A randomized trial of dasatinib 100 mg versus imatinib 400 mg in newly diagnosed chronic-phase chronic myeloid leukemia. [2022]Tyrosine kinase inhibitor therapy with imatinib (IM), dasatinib (DAS), or nilotinib is very effective in chronic-phase chronic myeloid leukemia. Two hundred fifty-three patients with newly diagnosed chronic-phase chronic myeloid leukemia were randomized to IM 400 mg/day or DAS 100 mg/day. The proportion of patients achieving a complete cytogenetic remission rate was superior with DAS (84% vs 69%), as was the 12-month molecular response by the proportions of patients achieving > 3-log, > 4-log, and > 4.5-log reduction in BCR-ABL transcript levels. Overall and progression-free survival was similar in the 2 arms.
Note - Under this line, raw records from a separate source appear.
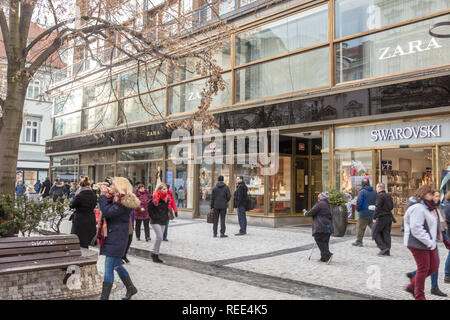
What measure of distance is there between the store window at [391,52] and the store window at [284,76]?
66 cm

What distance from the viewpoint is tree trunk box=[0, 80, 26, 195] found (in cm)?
648

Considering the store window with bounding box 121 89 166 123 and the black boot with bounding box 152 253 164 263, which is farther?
the store window with bounding box 121 89 166 123

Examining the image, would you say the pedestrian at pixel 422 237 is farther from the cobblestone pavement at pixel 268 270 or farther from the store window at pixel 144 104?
the store window at pixel 144 104

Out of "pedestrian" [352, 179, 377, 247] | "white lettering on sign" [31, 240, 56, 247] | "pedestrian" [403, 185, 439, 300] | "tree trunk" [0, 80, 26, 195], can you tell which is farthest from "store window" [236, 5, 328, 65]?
"white lettering on sign" [31, 240, 56, 247]

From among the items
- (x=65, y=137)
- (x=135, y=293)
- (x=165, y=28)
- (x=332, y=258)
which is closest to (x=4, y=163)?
(x=135, y=293)

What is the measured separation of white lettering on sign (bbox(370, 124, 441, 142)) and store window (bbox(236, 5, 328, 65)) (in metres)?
3.77

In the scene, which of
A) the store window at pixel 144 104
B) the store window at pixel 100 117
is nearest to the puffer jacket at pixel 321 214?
the store window at pixel 144 104

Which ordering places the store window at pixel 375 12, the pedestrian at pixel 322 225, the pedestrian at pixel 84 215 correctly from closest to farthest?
the pedestrian at pixel 84 215, the pedestrian at pixel 322 225, the store window at pixel 375 12

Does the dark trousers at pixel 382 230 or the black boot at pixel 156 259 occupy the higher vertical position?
the dark trousers at pixel 382 230

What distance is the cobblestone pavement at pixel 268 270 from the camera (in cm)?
595

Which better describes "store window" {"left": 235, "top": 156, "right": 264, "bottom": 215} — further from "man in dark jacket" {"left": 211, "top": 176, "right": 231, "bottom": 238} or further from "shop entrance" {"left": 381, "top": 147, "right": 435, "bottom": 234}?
"shop entrance" {"left": 381, "top": 147, "right": 435, "bottom": 234}

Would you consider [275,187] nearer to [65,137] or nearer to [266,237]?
[266,237]

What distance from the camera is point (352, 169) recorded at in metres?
12.6

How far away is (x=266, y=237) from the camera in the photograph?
1205cm
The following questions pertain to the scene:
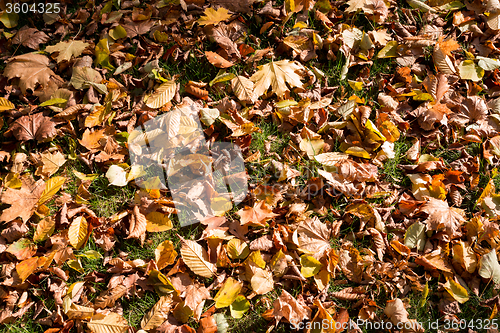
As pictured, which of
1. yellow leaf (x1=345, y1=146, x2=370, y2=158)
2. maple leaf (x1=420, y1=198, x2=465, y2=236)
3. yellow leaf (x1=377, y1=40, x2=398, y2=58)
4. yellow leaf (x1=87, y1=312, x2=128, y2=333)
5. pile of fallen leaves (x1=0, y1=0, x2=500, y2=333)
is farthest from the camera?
yellow leaf (x1=377, y1=40, x2=398, y2=58)

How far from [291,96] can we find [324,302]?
1335 mm

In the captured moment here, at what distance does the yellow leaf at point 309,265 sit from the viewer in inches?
75.2

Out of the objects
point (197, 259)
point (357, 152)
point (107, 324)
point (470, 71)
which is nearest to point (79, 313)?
point (107, 324)

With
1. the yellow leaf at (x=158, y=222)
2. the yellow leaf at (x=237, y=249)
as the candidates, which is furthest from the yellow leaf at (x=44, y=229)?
the yellow leaf at (x=237, y=249)

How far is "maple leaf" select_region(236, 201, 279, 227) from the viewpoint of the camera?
1.97m

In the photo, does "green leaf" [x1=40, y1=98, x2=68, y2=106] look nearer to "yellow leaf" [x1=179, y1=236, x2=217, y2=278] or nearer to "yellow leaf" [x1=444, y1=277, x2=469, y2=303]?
"yellow leaf" [x1=179, y1=236, x2=217, y2=278]

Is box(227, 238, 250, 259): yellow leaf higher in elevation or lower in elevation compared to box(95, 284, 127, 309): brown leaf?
higher

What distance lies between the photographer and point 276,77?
2285mm

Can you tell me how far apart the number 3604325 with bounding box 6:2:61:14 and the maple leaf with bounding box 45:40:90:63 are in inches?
13.7

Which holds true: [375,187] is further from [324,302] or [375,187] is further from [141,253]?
[141,253]

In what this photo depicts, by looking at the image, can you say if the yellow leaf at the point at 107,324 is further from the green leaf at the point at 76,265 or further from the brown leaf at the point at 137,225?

Among patients who achieved hematologic CR, 3-year relapse-free survival was 91% with DAS and 88% with IM 400 mg. Grade 3 and 4 toxicities were most commonly hematologic, including thrombocytopenia in 18% and 8% of DAS and IM patients, respectively. DAS induced more complete cytogenetic response and deeper molecular responses after 12 months, compared with IM 400 mg, and with a median follow-up of 3.0 years there have been very few deaths, relapses, or progressions in the 2 arms. In summary, DAS compared with IM appeared to have more short-term cytogenetic and molecular response, more hematologic toxicity, and similar overall survival. This trial is registered at www.clinicaltrials.gov as NCT00070499.